Text: Begin

Rubik's Cube in C
This is my coding process of creating a Rubik’s Cube simulation that combines the computational efficiency of C and the portability of HTML, resulting in an interactive 3-D Rubik’s Cube that can be played on any device with a browser. Click here to go to the playable simulation .
Project Overview
The project is divided into three main parts:
- Custom graphics library: In order to conveniently port the C program to WebAssembly, there can’t be any external libraries, such as OpenGL. To compensate, I created my own graphics library that is more like a specified, bulk array editor.
- Rubik’s Cube Logic in C: The core logic of the Rubik’s Cube, including managing the cube state, rotations, and animating the turns. It also calculates where the pixels should be placed on the screen so it has a 3-D effect.
- Rendering on HTML canvas: Using JavaScript to coordinate the keyboard inputs, it communicates with the WebAssembly to make the cube interactive.
Graphics Library
The first major component of this project was developing a graphics library. For this project, I wanted to make the whole thing without depending on any external libraries, which will allow me to have control over all the functionalities and not have to read a ton of documentation.
Key Features
- Drawing Primitives: Functions to draw a point, a line, a circle, and most importantly, a triangle. Triangles are essential for any graphics engine because all shapes can be decomposed into small triangles.
- Color management: There is support for transparent pixels and it can read and display any ARGB (alpha + RGB) hex value.
- Fast rendering: Use of efficient algorithms, allowing the C program to quickly communicate the current state with the HTML canvas.
Here is an example function from the library to fill in a triangle:
void fill_triangle(uint32_t *canvas, size_t width, size_t height,
int x1, int y1,
int x2, int y2,
int x3, int y3, uint32_t color)
{
// sort points such that x1 >= x2 >= x3
sort_points(&x1, &y1, &x2, &y2, &x3, &y3);
// find midpoint
int mid_x = (int)(((float)x1 +
((float)(y2 - y1) / (float)(y3 - y1)) * (float)(x3 - x1)));
// draw flat top and flat bottom triangle to make whole triangle
fill_flat_bottom_triangle
(canvas, width, height, x1, y1, x2, y2, mid_x, y2, color);
fill_flat_top_triangle
(canvas, width, height, x2, y2, mid_x, y2, x3, y3, color);
}
Rubik’s Cube Logic
Data Structure
The Rubik’s Cube is represented with a simple 1D array. The simplicity allows for scalability, meaning that the code to create a 2x2x2 cube is the same as a 9x9x9 cube.

Text: End
Given information: Begin

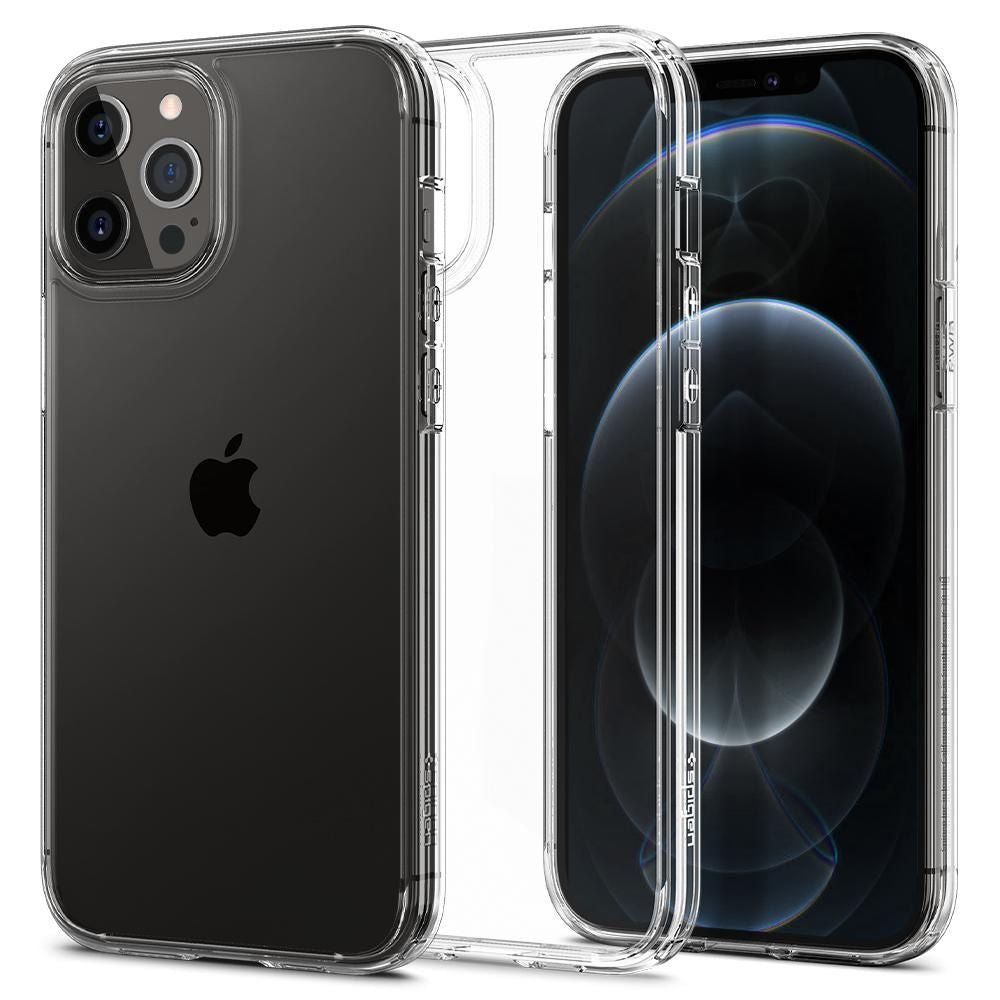 SPIGEN ULTRA HYBRID HÜLLE IPHONE 12/12 PRO KRISTALLKLAR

Given information: End

Aim of the exercise: Continue the Rubik's Cube write-up from the point where it stops.

Final answer:
struct Point_3D {
float x, y, z;
};
struct cube {
struct Point_3D points[NUM_CORNERS];
uint32_t currState;
};
struct cube cubes[num_cubes];Rotations Functions
To rotate the faces, I created functions that will rotate the colors on each face. These values have been coded in such a way that it allows for any sized cube to work with the same function. Here’s an example function that rotates the middle of any face that sits on the side:
/*
* Function: rotate_middle
* ------------------------------------------------------------------------
* Rotates the middle plane of any outward facing face.
*
* Input params:
* struct cube **select_cubes: slice of cubes to be rotated
* int cubes_per_plane: number of cubes in the slice
* int mode: axis of rotations
* int direction: counterclockwise or clockwise (0 or 1)
*
* Return:
* No return value. Cube states are directly changed in function.
*/
void rotate_middle(struct cube **select_cubes, int cubes_per_plane,
int mode, int direction) {
int i, j;
int count = 0;
int num_cubes = cubes_per_plane - 4 * (DIMENSION - 1);
struct cube *grouped_cubes[num_cubes];
int n = DIMENSION - 2;
if (n < 1) {
return;
}
// separates moving cubes from non-moving cubes
for (j = 0; j < cubes_per_plane; j++) {
uint32_t currState = select_cubes[j]->currState;
int num_active_planes = get_num_active_planes(currState);
if (num_active_planes == 1) {
grouped_cubes[count] = select_cubes[j];
count++;
}
}
// performs the rotation based on desired direction (CW or CCW)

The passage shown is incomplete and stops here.